Required task -
State how many of the lines below contain the string "shown", treating uppercase and lowercase letters as distinct. Give only the number.

++++ Supplied material ++++

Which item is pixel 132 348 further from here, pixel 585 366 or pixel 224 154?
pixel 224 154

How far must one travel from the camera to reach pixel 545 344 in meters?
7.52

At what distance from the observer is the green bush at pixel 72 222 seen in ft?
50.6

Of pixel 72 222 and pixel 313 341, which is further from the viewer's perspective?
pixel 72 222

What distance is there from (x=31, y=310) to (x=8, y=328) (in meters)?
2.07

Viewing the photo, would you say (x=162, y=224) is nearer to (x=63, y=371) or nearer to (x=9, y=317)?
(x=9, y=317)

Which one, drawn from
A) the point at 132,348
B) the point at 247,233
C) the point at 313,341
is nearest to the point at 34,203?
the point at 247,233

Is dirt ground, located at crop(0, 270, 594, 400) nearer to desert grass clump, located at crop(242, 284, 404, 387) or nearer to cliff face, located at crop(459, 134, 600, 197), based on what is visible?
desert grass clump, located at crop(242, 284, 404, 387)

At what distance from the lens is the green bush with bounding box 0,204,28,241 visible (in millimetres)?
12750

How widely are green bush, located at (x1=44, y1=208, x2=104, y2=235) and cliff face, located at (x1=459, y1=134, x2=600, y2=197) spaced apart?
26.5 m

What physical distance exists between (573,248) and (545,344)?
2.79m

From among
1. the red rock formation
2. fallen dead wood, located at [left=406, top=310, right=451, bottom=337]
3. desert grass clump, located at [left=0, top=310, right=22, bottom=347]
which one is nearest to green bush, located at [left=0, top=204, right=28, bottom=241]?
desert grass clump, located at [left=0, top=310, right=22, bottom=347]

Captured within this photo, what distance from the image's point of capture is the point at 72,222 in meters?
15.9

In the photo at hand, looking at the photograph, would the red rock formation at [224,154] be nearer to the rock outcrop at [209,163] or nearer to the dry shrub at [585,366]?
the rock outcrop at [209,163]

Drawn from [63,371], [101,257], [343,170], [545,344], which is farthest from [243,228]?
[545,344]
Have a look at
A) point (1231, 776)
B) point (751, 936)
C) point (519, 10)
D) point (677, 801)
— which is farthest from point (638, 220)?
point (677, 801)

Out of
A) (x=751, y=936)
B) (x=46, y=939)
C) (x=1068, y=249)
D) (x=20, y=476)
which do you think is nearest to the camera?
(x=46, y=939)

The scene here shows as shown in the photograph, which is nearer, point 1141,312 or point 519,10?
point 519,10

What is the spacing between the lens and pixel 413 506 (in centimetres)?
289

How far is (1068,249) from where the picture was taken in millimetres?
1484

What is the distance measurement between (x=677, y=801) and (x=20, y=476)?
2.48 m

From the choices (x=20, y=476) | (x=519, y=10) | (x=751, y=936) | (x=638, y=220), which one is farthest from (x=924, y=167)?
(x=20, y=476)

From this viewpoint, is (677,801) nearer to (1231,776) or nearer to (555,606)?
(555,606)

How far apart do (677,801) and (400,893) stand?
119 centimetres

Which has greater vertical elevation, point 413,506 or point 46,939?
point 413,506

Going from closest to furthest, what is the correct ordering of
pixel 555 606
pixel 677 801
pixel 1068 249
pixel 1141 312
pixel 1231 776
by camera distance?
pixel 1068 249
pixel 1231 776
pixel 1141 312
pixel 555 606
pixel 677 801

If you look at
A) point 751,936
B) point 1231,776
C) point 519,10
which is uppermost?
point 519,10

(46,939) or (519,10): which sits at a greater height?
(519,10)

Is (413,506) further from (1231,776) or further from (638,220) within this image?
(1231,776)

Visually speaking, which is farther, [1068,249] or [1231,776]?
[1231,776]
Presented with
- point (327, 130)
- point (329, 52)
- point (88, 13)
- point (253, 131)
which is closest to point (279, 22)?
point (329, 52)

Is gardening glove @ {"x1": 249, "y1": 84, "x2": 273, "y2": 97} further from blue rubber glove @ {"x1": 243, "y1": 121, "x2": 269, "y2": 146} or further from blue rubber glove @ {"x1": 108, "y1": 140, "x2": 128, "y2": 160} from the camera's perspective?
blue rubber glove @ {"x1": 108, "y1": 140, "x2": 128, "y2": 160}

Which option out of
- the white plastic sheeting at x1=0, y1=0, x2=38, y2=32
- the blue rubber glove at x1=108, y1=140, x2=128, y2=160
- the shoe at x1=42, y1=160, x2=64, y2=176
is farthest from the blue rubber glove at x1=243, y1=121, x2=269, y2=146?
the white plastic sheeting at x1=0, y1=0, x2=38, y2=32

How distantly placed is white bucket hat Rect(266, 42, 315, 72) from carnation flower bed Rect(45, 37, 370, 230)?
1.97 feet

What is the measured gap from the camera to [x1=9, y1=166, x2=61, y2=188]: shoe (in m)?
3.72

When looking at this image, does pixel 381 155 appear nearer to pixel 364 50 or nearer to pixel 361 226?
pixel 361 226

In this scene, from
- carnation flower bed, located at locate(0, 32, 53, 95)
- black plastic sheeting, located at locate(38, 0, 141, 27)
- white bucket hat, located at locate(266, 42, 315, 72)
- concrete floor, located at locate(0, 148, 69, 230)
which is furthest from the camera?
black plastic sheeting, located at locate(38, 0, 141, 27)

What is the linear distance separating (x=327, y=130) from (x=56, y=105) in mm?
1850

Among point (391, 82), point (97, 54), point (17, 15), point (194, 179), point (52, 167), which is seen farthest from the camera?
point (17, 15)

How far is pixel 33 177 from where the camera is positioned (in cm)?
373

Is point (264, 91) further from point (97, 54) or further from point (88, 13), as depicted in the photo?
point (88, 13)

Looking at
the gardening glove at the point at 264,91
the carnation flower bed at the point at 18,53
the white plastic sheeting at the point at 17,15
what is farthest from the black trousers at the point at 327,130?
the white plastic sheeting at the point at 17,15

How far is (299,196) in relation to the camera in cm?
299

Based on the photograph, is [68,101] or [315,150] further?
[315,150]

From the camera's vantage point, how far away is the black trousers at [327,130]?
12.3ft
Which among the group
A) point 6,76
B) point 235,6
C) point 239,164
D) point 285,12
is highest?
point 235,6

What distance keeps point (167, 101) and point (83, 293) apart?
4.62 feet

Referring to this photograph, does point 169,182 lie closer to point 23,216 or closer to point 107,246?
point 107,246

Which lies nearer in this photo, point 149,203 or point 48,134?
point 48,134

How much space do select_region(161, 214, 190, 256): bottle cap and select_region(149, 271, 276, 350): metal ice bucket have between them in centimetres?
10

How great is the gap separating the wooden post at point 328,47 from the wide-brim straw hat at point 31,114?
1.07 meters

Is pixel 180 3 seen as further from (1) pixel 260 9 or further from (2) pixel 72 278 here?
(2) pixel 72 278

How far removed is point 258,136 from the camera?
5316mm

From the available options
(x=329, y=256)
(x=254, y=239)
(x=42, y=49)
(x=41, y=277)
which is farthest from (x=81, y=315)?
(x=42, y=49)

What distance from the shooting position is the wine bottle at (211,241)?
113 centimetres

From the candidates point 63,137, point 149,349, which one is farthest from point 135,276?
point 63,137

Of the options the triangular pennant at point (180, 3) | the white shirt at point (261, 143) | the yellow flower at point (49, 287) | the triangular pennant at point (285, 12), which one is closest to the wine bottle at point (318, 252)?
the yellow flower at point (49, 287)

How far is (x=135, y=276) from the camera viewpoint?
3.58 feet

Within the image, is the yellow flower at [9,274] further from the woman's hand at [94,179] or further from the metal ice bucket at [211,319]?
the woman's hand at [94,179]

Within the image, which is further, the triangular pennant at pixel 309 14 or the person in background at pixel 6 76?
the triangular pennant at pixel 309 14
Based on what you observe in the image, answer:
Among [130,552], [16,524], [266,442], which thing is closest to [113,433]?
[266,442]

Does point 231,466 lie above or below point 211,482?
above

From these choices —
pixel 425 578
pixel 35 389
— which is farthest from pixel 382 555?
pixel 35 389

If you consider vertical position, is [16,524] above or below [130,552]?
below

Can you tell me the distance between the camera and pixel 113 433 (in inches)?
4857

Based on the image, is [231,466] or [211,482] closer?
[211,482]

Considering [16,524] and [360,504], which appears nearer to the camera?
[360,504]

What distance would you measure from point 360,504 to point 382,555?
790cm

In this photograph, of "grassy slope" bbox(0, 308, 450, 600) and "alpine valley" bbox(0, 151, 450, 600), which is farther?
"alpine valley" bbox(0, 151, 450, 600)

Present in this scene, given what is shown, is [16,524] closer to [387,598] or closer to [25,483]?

++++

Full answer -
2